Before taking a decision to increase this minimum period, the Secretary of State would inform the prisoner that he was minded to take this action and afford him the opportunity to submit written representations as to why the period should not be increased. Any such representations would then be taken into account before any new decision was made. If it were decided to increase the period in question, the prisoner would be informed of the length of the new period and given the reasons for the increase.

Finally, I wish to state that a mandatory life sentence prisoner should not assume that once the minimum period fixed for retribution and deterrence has been satisfied he will necessarily be released if it is considered that he is no longer a risk. In this respect, the position of a prisoner subject to a mandatory life sentence is to be contrasted with that of a prisoner serving a discretionary life sentence. As the then Minister of State, my right hon. Friend the Member for Mitcham and Morden (Dame A. Rumbold), stated in the House on 16 July 1991 during debates on the Criminal Justice Bill: In a discretionary case, the decision on release is based purely on whether the offender continues to be a risk to the public. The presumption is that once the period that is appropriate to punishment has passed, the prisoner should be released if it is safe to do so. The nature of the mandatory sentence is different. The element of risk is not the decisive factor in handing down a life sentence. According to the judicial process, the offender has committed a crime of such gravity that he forfeits his liberty to the State for the rest of his days—if necessary, he can be detained for life without the necessity for subsequent judicial intervention. The presumption is, therefore, that the offender should remain in custody until and unless the Home Secretary concludes that the public interest would be better served by the prisoner's release than by his continued detention. In exercising his continued discretion in that respect, the Home Secretary must take account, not just of the question of risk, but of how society as a whole would view the prisoner's release at that juncture. The Home Secretary take account of the judicial recommendation, but the final decision is his."—[Official Report, 16 July 1991; Vol. 193, c. 311–12.]

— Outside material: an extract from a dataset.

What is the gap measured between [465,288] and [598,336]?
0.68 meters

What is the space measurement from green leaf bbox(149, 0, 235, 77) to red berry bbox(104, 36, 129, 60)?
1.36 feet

I wish to make it clear that, in so far as the judgment of the House of Lords considered that there was inconsistency between the practice established by Sir Leon Brittan in 1983 and that statement by my right hon. Friend, I wholly endorse the latter as a desciption of the way in which I currently exercise my discretion to release mandatory life sentence prisoners and intend to do so in future.

Accordingly, before any such prisoner is released on licence, I will consider not only (a) whether the period served by the prisoner is adequate to satisfy the requirements of retribution and deterrence and (b)whether it is safe to release the prisoner, but also (c) the public acceptability of early release. This means that I will exercise my discretion to release only if I am satisfied that to do so will not threaten the maintenance of public confidence in the system of criminal justice.

Everything that I have said about the practice of the Secretary of State in relation to mandatory life sentence prisoners applies equally to persons who are, or will be, detained during Her Majesty's pleasure under section 53(1) of the Children and Young Persons Act 1933, as well as to persons who have been, or will be, sentenced to custody for life under section 8 of the Criminal Justice Act 1982.